The Ukraine turmoil is compounding investor concern that the economic boom that Putin, 61, helped oversee after the default is giving way to stagflation.
The International Monetary Fund last month cut its 2014 growth forecast for Russia to 2 percent from a previous 3 percent, the biggest reduction among major economies. Gross domestic product expanded 1.3 percent last year, down from an average growth rate of 7 percent in the decade following the default. Inflation (RUCPIYOY) has averaged 6.8 percent over the past four years, above the central bank’s 5 percent target.

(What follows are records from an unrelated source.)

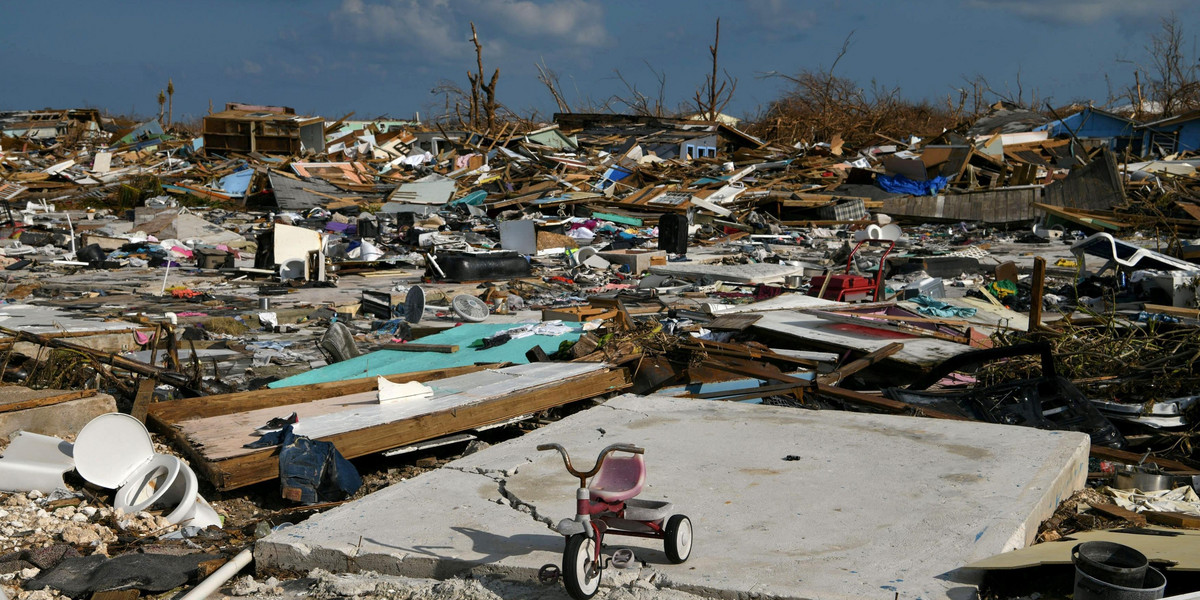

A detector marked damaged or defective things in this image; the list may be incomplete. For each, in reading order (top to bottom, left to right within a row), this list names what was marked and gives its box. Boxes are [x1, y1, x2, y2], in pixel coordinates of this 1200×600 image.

splintered lumber [152, 362, 628, 489]
cracked concrete [258, 393, 1094, 600]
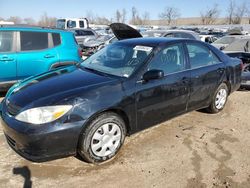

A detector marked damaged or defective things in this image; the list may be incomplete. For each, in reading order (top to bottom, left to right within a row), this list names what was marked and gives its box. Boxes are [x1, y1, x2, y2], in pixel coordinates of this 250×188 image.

damaged vehicle [0, 23, 242, 163]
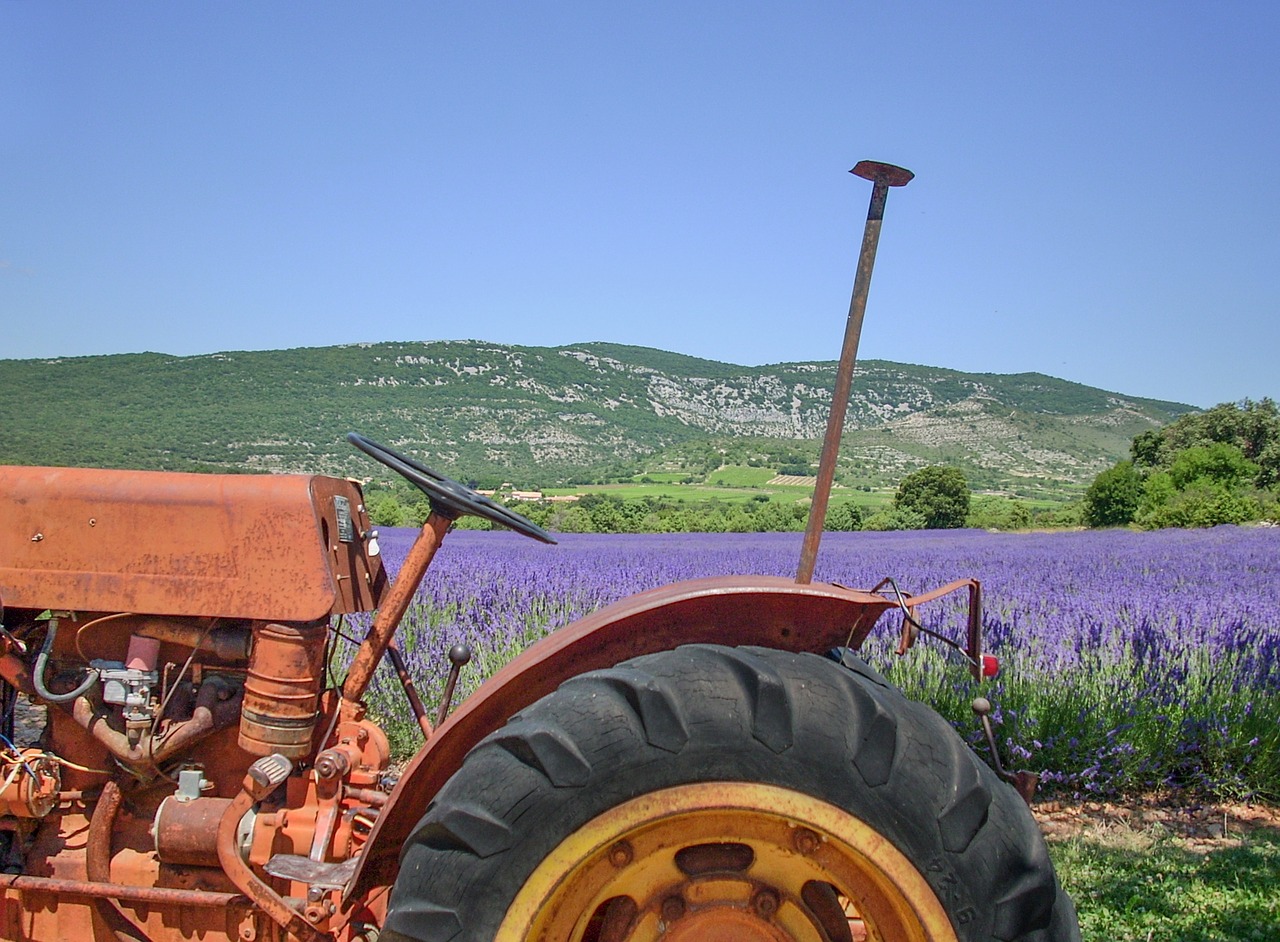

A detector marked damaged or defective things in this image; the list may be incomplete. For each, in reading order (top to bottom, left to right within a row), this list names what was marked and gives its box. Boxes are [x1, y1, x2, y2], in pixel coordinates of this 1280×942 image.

rusty metal pipe [793, 165, 916, 586]
rusty metal surface [0, 465, 384, 624]
rusty metal pipe [343, 511, 453, 701]
rusty metal surface [345, 573, 896, 895]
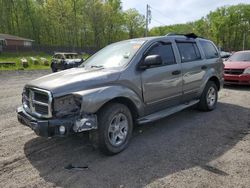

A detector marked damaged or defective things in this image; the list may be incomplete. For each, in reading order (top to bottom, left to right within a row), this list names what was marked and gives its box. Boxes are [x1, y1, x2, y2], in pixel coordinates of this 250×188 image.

crumpled hood [26, 67, 120, 96]
missing headlight [53, 95, 81, 117]
damaged front bumper [16, 106, 97, 137]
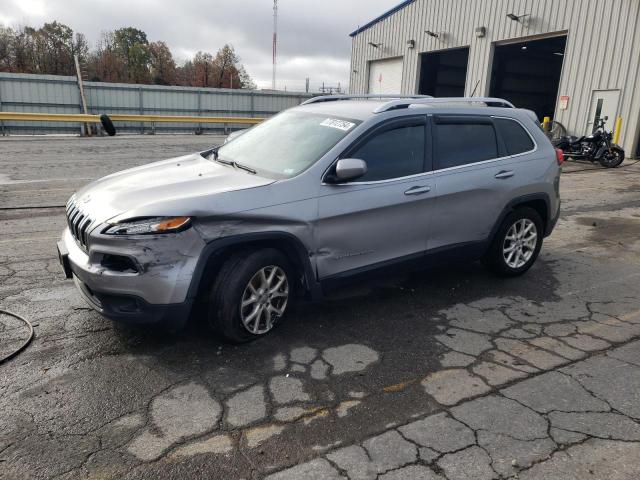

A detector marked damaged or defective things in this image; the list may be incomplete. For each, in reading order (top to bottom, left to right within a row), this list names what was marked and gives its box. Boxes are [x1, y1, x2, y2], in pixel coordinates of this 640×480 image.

cracked asphalt [1, 136, 640, 480]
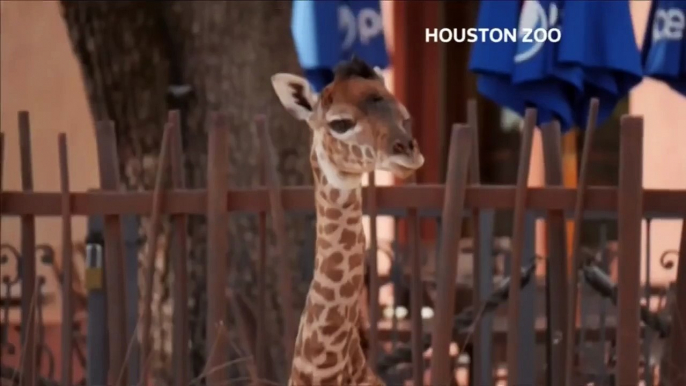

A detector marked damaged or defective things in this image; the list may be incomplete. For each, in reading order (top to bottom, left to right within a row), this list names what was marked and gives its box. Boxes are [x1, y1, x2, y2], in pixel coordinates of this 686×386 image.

rusty metal bar [18, 111, 37, 386]
rusty metal bar [58, 133, 74, 386]
rusty metal bar [94, 119, 130, 384]
rusty metal bar [140, 125, 172, 384]
rusty metal bar [170, 109, 194, 386]
rusty metal bar [206, 111, 232, 386]
rusty metal bar [254, 115, 294, 368]
rusty metal bar [1, 186, 686, 216]
rusty metal bar [366, 170, 382, 370]
rusty metal bar [430, 124, 472, 386]
rusty metal bar [506, 107, 536, 384]
rusty metal bar [544, 118, 568, 386]
rusty metal bar [568, 98, 600, 384]
rusty metal bar [620, 115, 644, 386]
rusty metal bar [668, 217, 686, 382]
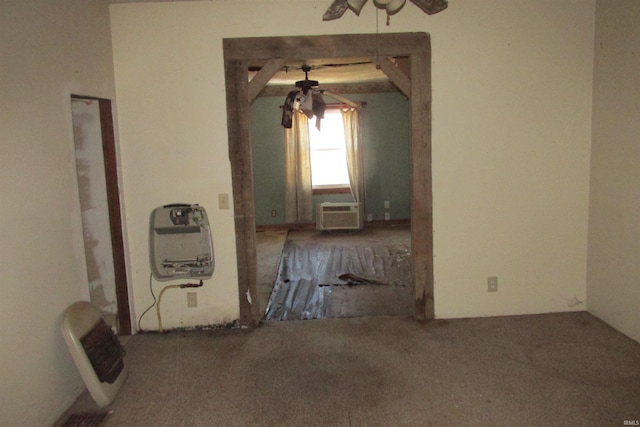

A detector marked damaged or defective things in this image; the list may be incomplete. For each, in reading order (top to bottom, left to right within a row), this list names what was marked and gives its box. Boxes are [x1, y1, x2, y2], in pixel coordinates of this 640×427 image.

damaged subfloor [258, 227, 412, 320]
damaged subfloor [58, 312, 640, 426]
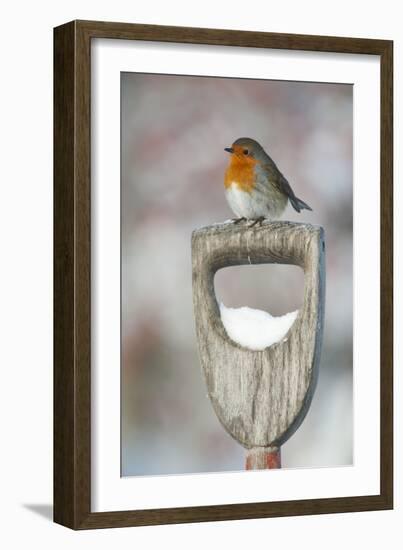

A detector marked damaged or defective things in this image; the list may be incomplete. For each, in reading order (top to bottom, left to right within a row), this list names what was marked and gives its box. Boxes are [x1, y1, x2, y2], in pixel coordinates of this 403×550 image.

rusty metal spade [191, 222, 326, 472]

For Putin, the scrutiny comes at a time when he was looking to use the Olympics to highlight’s Russia’s world-power status.
The $43 billion the country spent to turn Sochi, a summer resort on the Black Sea, into a venue suitable for winter sports events made the games the most expensive ever. Putin attended the almost three-hour-long opening ceremony, which charted centuries of Russian history, and has been in the stands for events throughout the two weeks, including the national hockey team’s loss to the U.S. on Feb. 15.
Putin was back in Moscow four days later when the team, co-favorites to win its first gold medal since the breakup of the Soviet Union two decades ago, was ousted in the quarterfinals by Finland. It was another setback in what has proven a rough week for the president.
While Putin was looking to “showcase” Russia in Sochi, the country “has underlying fundamental problems and weakness,” Tim Ash, chief emerging-market economist at Standard Bank Group Ltd. said in a phone interview from London. “The perception that the meddling by Russia is destabilizing Ukraine is not particularly good for him.”